Some of the people who seem to have more inside information hint that the Ivy League is not willing to pay for a third party venue for the tournament. I buy that notion and think we will turn to the 1 seed hosting after we knock out all 8 schools being hosts.
This complaining is pretty hilarious to me as a Cornell fan. We have made Ivy madness 5 years in a row, with rotating campus sites, odds are we’re gonna be home one of the times.
On top of this, every year before this we have to travel the farthest of anyone while every other Ivy is in your guys’ back yard. I’m sure you would still rather play us than Penn or Harvard, and if you are the team you guys think you are, you can beat a very middling team in Cornell even if we’re home.
Hope to see some of you guys in Ithaca Saturday, and I’ll be rooting for you the rest of the way if you make March madness.
this was the point i tried to make.
i only lament that okereke and wolf arent involved ![]()
they voted on this, set the rotation and now we run out the string.
not sure we would rather play cornell though in round 1. i disagree with that in part because cornell can certainly shoot yale out of the gym so you’d rather they be on tired legs.
otherwise i think the discussion was more in hypotheticals as to the future rather than complaining per se.
i suppose i share in any lamenting that #1 plays #4 at home. but is what it is as noted.
if yale was bulletproof then there would be no worries. we are not as evidenced by recent history![]()

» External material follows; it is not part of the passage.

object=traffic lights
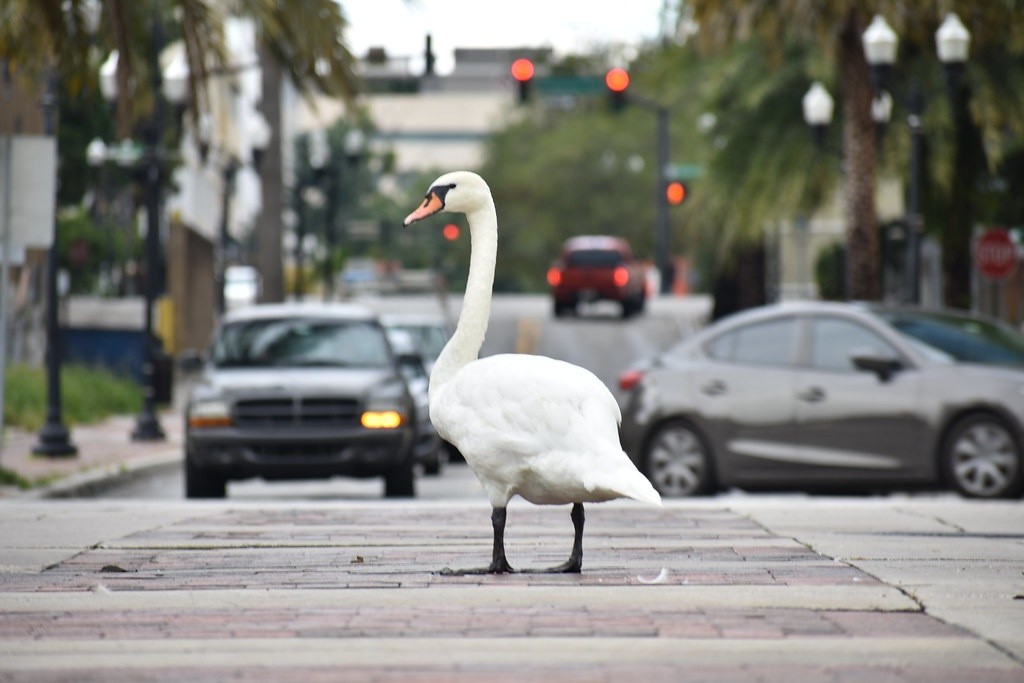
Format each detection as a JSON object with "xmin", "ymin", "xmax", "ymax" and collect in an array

The random rotation is silly, but it’s still more fair than the original “Penn gets HCA every time” system. 1 seed hosts is the correct solution if you’re not going to spring for a neutral site venue. (My dad used to joke that the Ivies could get a great deal on a primo 7k+ seat neutral site venue, as long as they didn’t mind going far away from all the alumni.) Anyway, single elimination tournaments are very noisy, HCA matters is basketball, etc, etc, but also yes, Yale should win regardless. Rooting for Penn/Harvard to go 4OT.
That’s funny. I’m rooting for Cornell to beat Yale in regulation. As to the ILT, no question that rotation is the most “fair.” It also is the worst for the product. The entire idea of the ILT was to bring mens and women’s teams together with their alumni fans in a Big Ivy Kumbaya. The Palestra was chosen to show off the Ivy product as only it can. Then 4th seed Penn almost (and should have were it not for a missed FT) beat Princeton and the entire idea went out the window. I understand the feeling but the answer was never the rotation—it should be a neutral site where the League can play all its games in single admission fashion and where everyone can gather and argue over which school has the most offensive alumni. The assertion that the Ivy League cannot afford a mid-sized arena as a neutral site is just ridiculous.
I’ve wondered ever since whether the ILT would’ve survived had Penn beaten 14-0 Princeton in that game. I miss the Fourteen Game Tournament, I can’t lie.
They wouldn’t draw flies to a neutral site. Can’t sell out ivy high school sized gyms now. The reward for winning a title should be to host.
The original idea of “If we hold it, they will come” was a noble experiment that failed.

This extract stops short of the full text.